Figure 3 Hip structural analysis (HSA) represents an additional tool of DXA. It provides information about several parameters of hip geometry obtained by two-dimensional DXA scans. DXA, dual-energy X-ray absorptiometry; CSA, cross-sectional area; CSMI, cross-sectional moment of inertia.

Trabecular bone score (TBS) is a recently implemented tool that provides a grayscale textural analysis of lumbar spine DXA images, showing the potential to be a BMD-independent fracture risk predictor (18,38,39). TBS is able to measures the variations in gray-level texture between adjacent pixels from DXA raw data; ex vivo studies confirmed that TBS was strongly correlate to micro-CT parameters, such as bone volume, tissue volume or trabecular number (40,41). From a practical point of view, TBS values are easy to obtain as they are produced by a simple re-analysis of DXA BMD data, at the end of a normal scan (see Figure 4). Higher TBS values correlates with a better microarchitecture (with consequent better fracture resistance), whereas lower TBS values correlates with a weaker microarchitecture (42,43). As for hip geometry parameters, in 2015 ISCD produced official positions to recommend the use of TBS in certain clinical situations (44). According to these recommendations, TBS can be used in association with BMD to evaluate fracture risk in postmenopausal women; the evidence for using TBS in men greater than 50 years of age was somehow lower (44). On the contrary, due to its lower reproducibility compared to BMD, the use of TBS alone is not recommended to evaluate osteoporotic treatment and determine treatment suggestions (44).

Figure 4 Trabecular bone score (TBS) is another additional and more recent tool provided by DXA. It offers an indirect analysis of bone microarchitecture, being a promising tool to use in adjunction with conventional BMD analysis. DXA, dual-energy X-ray absorptiometry; BMD, bone mineral density.

Quantitative vertebral morphometry can be performed with DXA by means of lateral images acquired with vertebral fracture assessment (VFA) scans. The purpose of quantitative vertebral morphometry is to obtain measurements of vertebral body heights in order to increase the reproducibility of qualitative readings, especially when evaluating atraumatic and asymptomatic vertebral deformities (in which the standard visual radiologic approach may lead to disagreements) (10). Currently, the semi-quantitative method of Genant is the most widely used for morphometry (45,46). VFA images (from the fourth thoracic vertebra to the fourth lumbar vertebra) can be obtained both with the patient in lateral or supine decubitus, the latter options being possible with newer scans equipped with a rotating “C-arm”. VFA offers several advantages compared to standard radiography. First, it involves significantly lower amount of ionizing radiation, with a mean dose around 40 µSv (14,15). The second important advantage is that VFA does not suffer end-plate vertebral body distortion, as the exam is acquired with a divergent moving X-ray beam. Lastly, VFA images can be used for the evaluation and scoring of abdominal aortic calcification (47).

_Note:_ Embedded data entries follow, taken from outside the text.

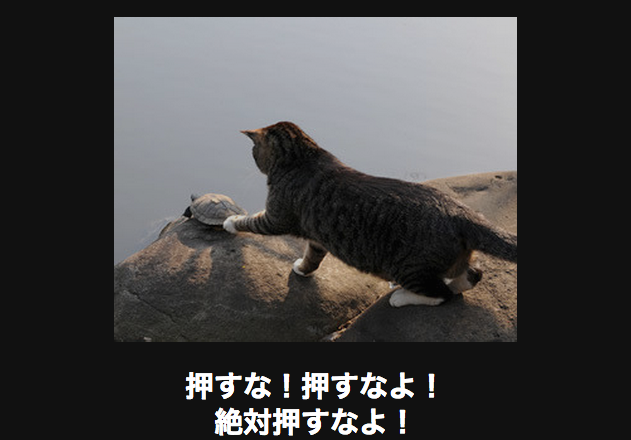 11003 動物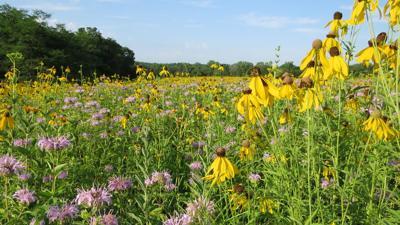 native prairie plants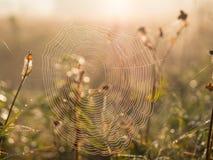 Toile d'araignée pendant le matin Photo libre de droits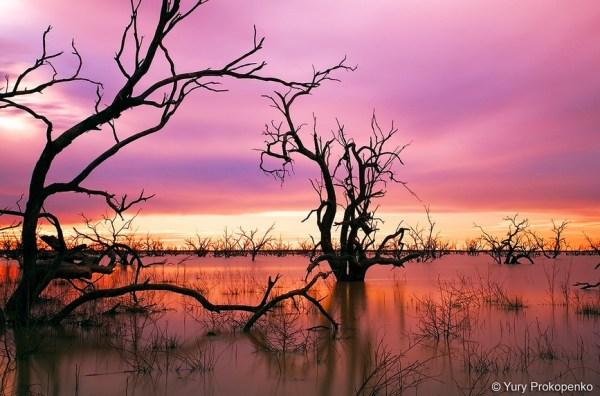 Sunset at Menindee Lakes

Non-DXA quantitative densitometric techniques

In addition to DXA, several other techniques allows for a quantitative skeletal assessment, with quantitative CT (QCT) and quantitative ultrasonography (QUS) being the two more commonly used in clinical practice (10). High-resolution peripheral CT and high-resolution MRI are able to provide a deeper evaluation of bone microarchitecture, but their clinical availability is still scarce and will not be discussed in this review. It is important to note that BMD and T-score values obtained with measurements other than central DXA should not be used to diagnose patients with the WHO classification (27).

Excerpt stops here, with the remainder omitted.